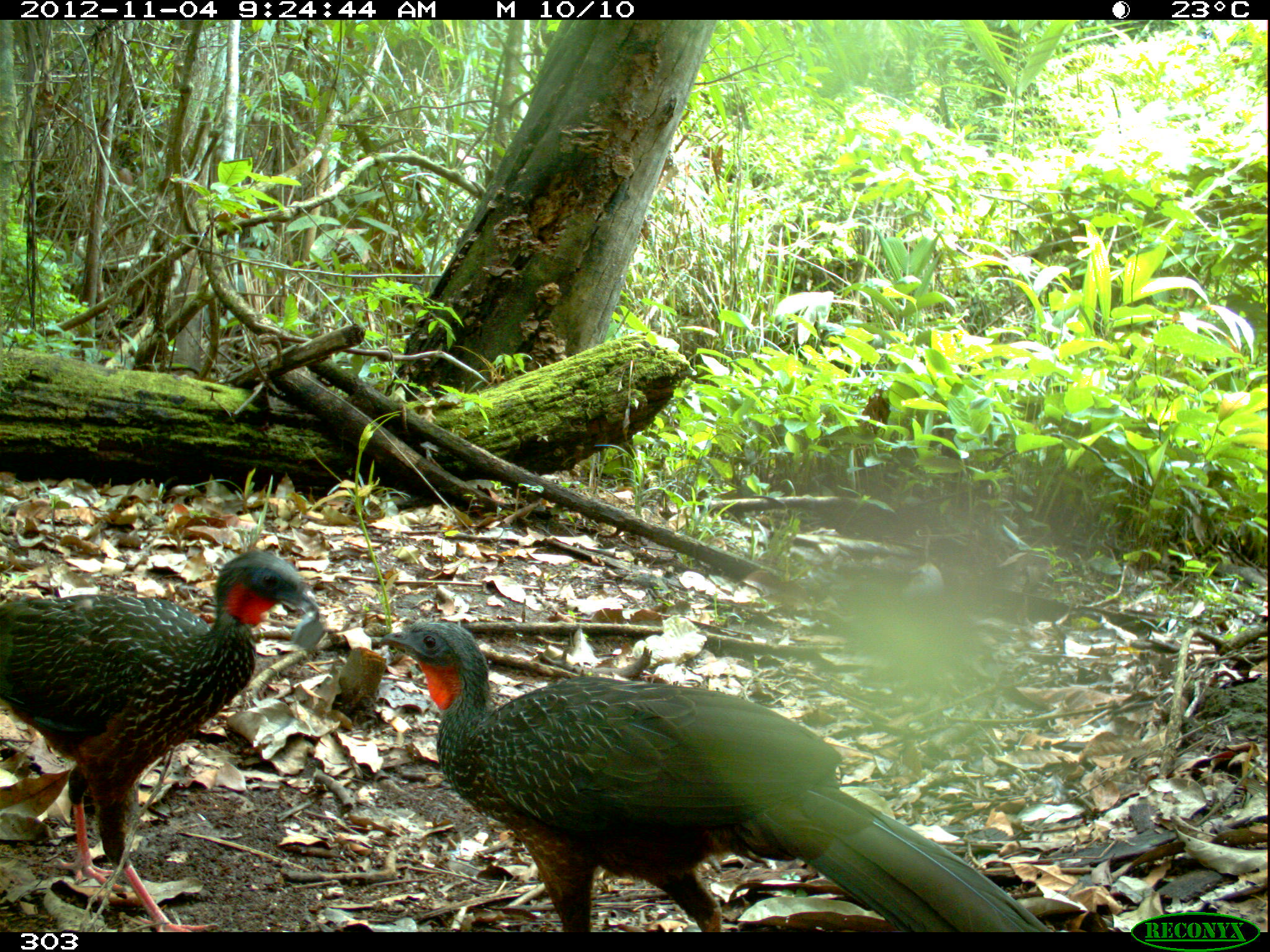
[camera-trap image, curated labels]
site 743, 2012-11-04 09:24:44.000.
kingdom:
==
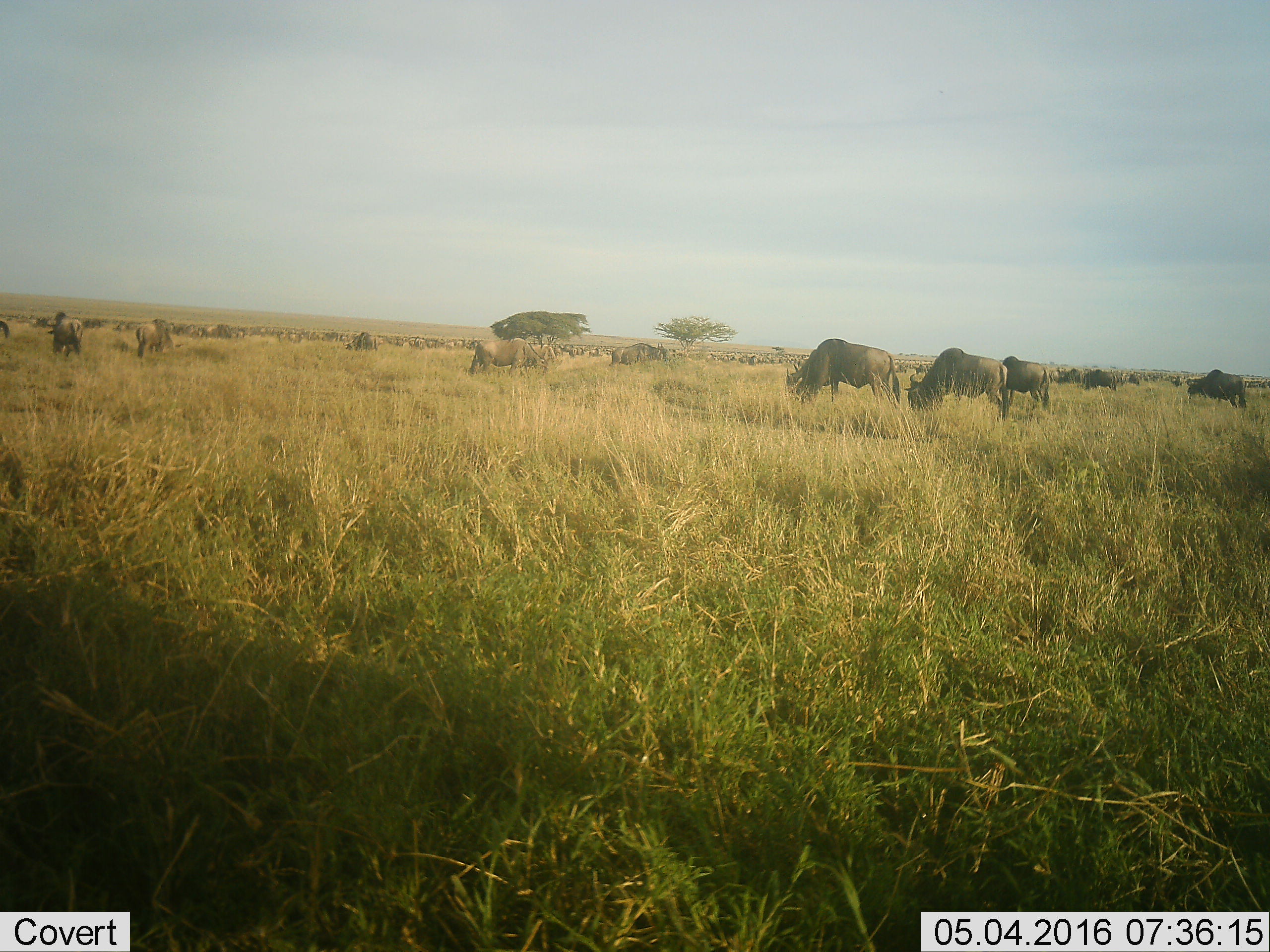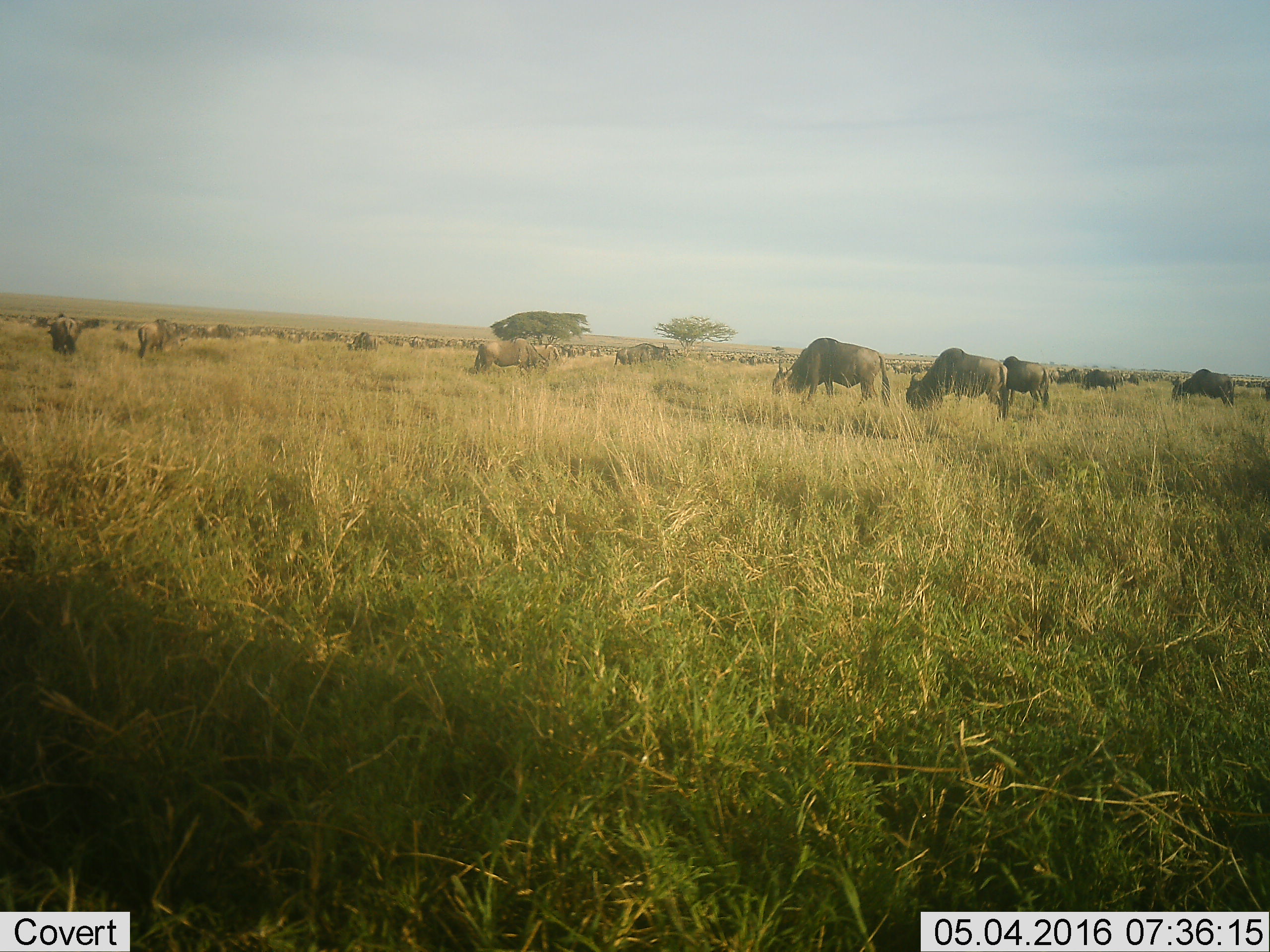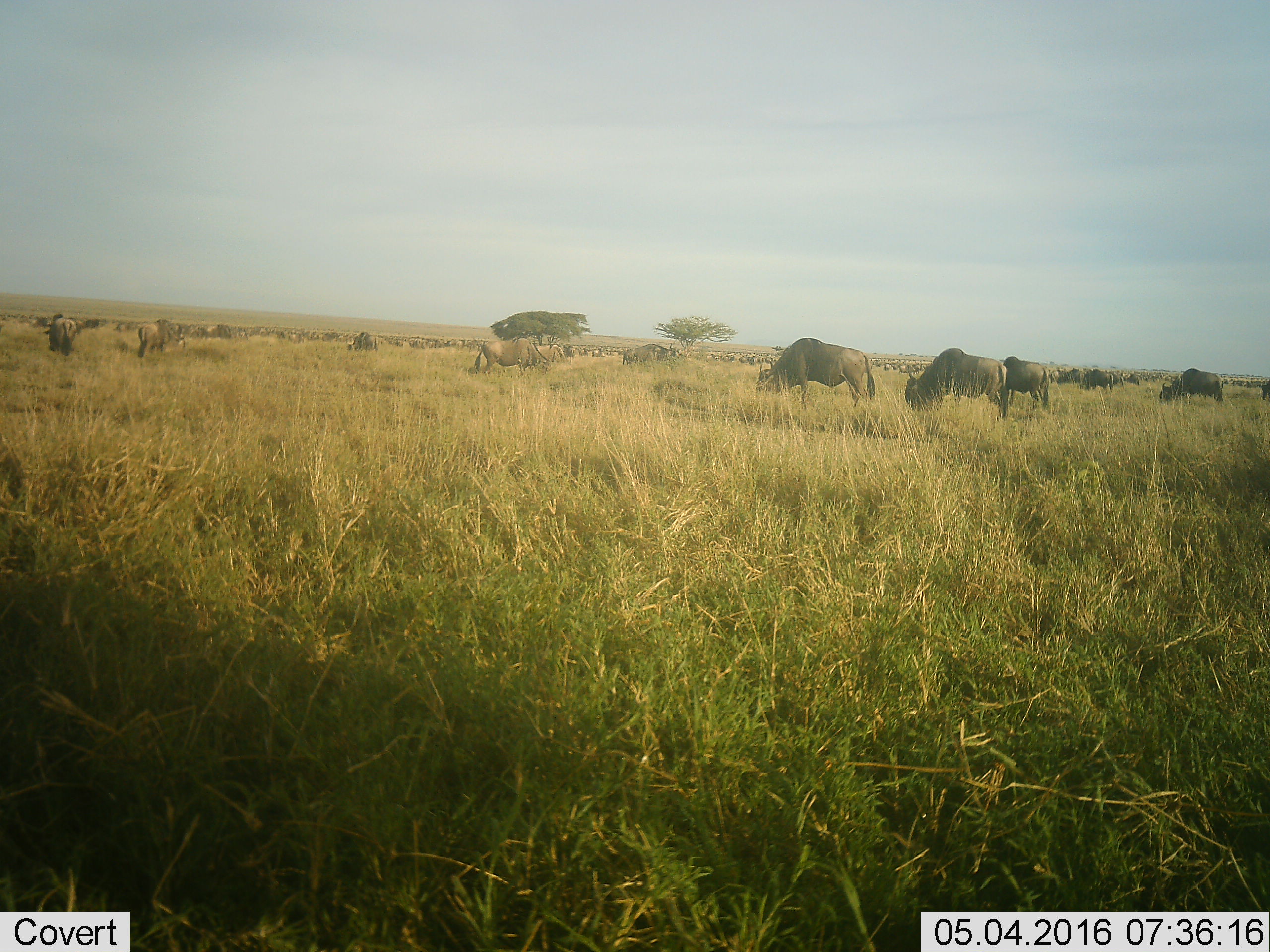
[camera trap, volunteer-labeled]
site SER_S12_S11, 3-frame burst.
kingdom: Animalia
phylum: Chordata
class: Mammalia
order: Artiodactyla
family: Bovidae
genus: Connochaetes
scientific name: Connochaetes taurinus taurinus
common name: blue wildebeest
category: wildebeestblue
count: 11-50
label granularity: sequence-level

[REQUIRED ACTION] Above are some records; copy exactly the lines from the one with "genus: Connochaetes" through the one with "label granularity: sequence-level", both included, and no others.

[RESPONSE BELOW]
genus: Connochaetes
scientific name: Connochaetes taurinus taurinus
common name: blue wildebeest
category: wildebeestblue
count: 11-50
label granularity: sequence-level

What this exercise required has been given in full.